Nigeria’s Creative Sector Provides Jobs for 4.2 Million Nigerians – REPORT

The Nigerian creative economy is becoming increasingly robust. It has grown to the point where it employs over four million Nigerian kids who would otherwise be unemployed.

According to statistics, the creative economy employs 4.2 million Nigerians and is expected to add 2.7 million more by 2025.

According to Jobberman’s analysis, the creative sector is the country’s second-largest employer, with the potential to add 2.7 million jobs by 2025.

According to the report, the creative economy accounts for more than 6.1 percent of global GDP, with an average of 2% to 7% of national GDPs globally.

According to the International Monetary Fund (IMF), the entertainment business contributes 1.45% of Nigeria’s GDP.

And now, in order to encourage more contributions from Nigerian content creators to the economy while also attracting more youth to reduce unemployment, the federal government has been encouraged to increase investment in the sector.

The creator economy is a subset of a larger microcosm known as the gig economy. It includes side hustles and independent enterprises started by content creators, social media influencers, bloggers, and videographers.

While speaking at their gathering in Lagos at the ‘Homecoming’ event, which was held to amplify the activities of the creators, one of the event’s sponsors, AMAKA Studio, advised that the federal government, FG, can collaborate with private institutions that are into content creation in order to reach more creators and contribute more to the nation’s economy.

Amaka Studio is a social publishing platform that helps Pan-African creators amplify and monetize their content.

In an interview with Adaora Oramah, CEO and Founder of AMAKA Studios, to encourage more jobs for Nigeria’s youth.

Orumah said: “Obviously, young people are the future to this country and they’re obviously very actively engaged in the creative space.

“So I think, investment in this space means job creation. Government need to partner more with private institutions who are in this space to have a better understanding of how to reach young people.”

Oramah noted that the government needs to preserve the local talents.

“We need government institutions to have more regulations, to preserve local talent. Sometimes, a lot of people go abroad to commission talent, but we need to have more homegrown talent. I know they’ve introduced that recently with modeling as well.

Government needs to do a better job of protecting people’s creativity, making sure they have more opportunities, and also prioritizing local talent over those abroad,“ she added.

Speaking on Amaka Studio, Orumah said:

“AMAKA Studio gives a lot of autonomy to its creators, providing them with a space that centres African stories and allows for them to monetise their creativity.

“They can leverage the platform to forge their own relationships, build their influence, and create strong connections which will help them grow and flourish. Since its inception, AMAKA Studio has prioritised providing African creators with digital tools for content creation and the infrastructure for monetisation.

“We are always asking how we can leverage this platform to ensure there are increased growth opportunities for African creators on the continent.
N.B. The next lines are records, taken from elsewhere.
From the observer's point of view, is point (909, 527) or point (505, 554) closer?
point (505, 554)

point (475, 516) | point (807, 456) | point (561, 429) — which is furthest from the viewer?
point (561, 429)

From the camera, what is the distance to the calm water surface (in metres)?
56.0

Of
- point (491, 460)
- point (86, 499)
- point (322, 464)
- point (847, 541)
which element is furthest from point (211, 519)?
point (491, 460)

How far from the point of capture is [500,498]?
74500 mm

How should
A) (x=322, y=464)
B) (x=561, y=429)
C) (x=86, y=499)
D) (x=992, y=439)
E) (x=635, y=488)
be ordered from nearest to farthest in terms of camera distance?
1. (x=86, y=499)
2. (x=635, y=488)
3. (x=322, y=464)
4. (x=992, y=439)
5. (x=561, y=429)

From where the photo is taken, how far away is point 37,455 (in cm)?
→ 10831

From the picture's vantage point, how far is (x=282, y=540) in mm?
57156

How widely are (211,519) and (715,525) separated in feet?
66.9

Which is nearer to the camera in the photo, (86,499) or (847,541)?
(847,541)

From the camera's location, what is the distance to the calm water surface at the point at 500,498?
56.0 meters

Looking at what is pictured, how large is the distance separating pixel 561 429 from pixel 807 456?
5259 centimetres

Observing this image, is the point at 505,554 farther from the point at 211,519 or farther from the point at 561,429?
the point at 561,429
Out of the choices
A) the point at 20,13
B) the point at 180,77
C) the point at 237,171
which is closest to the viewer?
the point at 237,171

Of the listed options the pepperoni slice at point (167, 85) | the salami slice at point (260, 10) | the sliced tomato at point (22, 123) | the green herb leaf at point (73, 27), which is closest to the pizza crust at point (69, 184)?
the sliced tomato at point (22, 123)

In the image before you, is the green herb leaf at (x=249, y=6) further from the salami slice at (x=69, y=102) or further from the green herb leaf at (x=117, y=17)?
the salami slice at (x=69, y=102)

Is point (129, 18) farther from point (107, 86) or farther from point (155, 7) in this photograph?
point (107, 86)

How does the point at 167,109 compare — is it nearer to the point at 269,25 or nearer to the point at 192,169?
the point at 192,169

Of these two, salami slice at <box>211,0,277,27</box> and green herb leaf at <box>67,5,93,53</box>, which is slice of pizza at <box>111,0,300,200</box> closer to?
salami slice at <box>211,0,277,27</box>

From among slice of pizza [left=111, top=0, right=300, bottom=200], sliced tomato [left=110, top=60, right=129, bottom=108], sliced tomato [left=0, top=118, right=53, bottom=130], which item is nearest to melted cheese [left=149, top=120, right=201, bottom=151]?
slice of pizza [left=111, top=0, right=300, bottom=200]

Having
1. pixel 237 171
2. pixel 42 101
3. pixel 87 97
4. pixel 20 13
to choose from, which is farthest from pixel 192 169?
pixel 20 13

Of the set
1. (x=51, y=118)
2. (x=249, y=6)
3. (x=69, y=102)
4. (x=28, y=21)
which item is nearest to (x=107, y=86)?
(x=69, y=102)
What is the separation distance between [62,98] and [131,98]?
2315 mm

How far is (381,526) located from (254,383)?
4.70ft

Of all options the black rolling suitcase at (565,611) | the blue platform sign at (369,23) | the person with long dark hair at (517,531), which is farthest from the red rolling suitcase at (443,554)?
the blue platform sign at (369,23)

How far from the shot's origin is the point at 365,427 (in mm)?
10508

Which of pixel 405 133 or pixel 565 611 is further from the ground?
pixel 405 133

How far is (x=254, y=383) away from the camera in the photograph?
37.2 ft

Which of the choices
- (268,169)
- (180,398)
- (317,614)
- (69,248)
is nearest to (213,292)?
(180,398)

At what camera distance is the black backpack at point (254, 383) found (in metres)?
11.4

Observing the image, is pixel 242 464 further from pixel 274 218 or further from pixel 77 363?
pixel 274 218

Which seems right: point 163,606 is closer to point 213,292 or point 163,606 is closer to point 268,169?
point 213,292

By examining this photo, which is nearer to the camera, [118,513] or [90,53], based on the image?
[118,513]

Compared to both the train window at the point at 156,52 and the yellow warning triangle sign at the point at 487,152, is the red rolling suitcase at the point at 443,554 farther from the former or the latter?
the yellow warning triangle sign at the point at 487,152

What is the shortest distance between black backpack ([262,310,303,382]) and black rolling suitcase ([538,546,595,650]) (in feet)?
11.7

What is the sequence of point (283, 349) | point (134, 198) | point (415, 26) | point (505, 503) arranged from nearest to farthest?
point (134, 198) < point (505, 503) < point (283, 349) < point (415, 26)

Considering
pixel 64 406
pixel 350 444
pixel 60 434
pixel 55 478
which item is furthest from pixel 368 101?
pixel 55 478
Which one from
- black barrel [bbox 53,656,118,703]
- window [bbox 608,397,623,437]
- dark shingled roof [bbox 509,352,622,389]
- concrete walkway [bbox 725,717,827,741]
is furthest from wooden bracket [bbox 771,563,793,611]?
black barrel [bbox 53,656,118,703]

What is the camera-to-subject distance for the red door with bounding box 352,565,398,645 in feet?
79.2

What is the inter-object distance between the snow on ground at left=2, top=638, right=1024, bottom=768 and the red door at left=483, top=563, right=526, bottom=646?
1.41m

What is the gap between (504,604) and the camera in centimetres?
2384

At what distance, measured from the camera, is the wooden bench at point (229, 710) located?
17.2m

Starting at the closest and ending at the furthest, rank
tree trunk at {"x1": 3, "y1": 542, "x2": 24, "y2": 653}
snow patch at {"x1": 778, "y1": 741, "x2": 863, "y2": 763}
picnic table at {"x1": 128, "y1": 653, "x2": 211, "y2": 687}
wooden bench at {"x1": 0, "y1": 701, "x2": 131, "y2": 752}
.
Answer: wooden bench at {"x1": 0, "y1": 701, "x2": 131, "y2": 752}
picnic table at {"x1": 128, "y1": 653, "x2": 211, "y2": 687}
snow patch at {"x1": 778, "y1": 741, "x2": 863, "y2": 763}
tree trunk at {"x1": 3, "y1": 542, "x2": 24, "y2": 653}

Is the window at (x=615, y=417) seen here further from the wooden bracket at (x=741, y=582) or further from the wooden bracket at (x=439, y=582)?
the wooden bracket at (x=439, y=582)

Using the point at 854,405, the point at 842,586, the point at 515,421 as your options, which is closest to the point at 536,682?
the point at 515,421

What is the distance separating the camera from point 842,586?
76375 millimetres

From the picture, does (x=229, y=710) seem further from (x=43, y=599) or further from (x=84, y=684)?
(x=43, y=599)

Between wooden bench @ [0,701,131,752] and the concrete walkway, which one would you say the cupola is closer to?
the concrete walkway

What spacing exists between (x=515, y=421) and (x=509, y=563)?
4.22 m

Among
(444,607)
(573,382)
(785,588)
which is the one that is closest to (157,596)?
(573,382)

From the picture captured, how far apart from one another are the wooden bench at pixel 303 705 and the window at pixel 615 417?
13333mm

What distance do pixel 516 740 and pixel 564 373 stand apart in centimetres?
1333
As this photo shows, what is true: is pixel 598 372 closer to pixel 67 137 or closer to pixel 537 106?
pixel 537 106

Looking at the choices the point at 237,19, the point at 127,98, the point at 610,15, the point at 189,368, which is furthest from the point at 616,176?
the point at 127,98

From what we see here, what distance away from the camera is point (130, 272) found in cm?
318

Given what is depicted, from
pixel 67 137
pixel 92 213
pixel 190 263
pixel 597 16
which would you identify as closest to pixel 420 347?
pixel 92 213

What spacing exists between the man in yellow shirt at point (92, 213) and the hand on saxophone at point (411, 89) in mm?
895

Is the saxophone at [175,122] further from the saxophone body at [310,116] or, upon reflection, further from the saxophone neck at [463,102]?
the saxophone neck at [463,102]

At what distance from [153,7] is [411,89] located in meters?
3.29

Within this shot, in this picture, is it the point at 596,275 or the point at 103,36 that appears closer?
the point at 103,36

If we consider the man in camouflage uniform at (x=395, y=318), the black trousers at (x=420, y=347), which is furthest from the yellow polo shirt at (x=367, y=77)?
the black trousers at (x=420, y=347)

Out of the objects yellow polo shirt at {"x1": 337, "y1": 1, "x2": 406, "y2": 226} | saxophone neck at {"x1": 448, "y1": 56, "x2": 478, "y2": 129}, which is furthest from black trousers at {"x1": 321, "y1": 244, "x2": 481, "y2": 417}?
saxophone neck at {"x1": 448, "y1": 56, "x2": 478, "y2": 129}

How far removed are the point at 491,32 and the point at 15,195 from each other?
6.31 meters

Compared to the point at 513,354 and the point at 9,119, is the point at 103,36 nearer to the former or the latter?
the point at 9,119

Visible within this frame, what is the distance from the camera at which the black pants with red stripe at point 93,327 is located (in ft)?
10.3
“We are invested in supporting and growing talent from Africa, allowing them to feel empowered to share their stories. They are given a space to bring these to life and the opportunity to monetise their voices which is so important considering the economic challenges and disadvantages that have faced Africans across and beyond the continent.” she added.

Over the past three years, the AMAKA Studio story has itself evolved to become a diverse and engaging space within which creators and brands have thrived. Moving forward, the platform will be expanding to allow creators and brands to establish direct working relationships and to enjoy a variety of automated and intelligent tools. Driven by social content creation, the platform will continue to focus on job creation and opportunities for African content creators who have been routinely excluded in the past.

“We are bridging the gap, rebuilding financial tools, and providing services that allow content creators and creatives to access jobs and financing, expand networks and so much more,” concludes Oramah. “We are expanding what we can do with the platform and what creators can do within the platform to encourage financial growth and personal financial security.” concludes Oramah.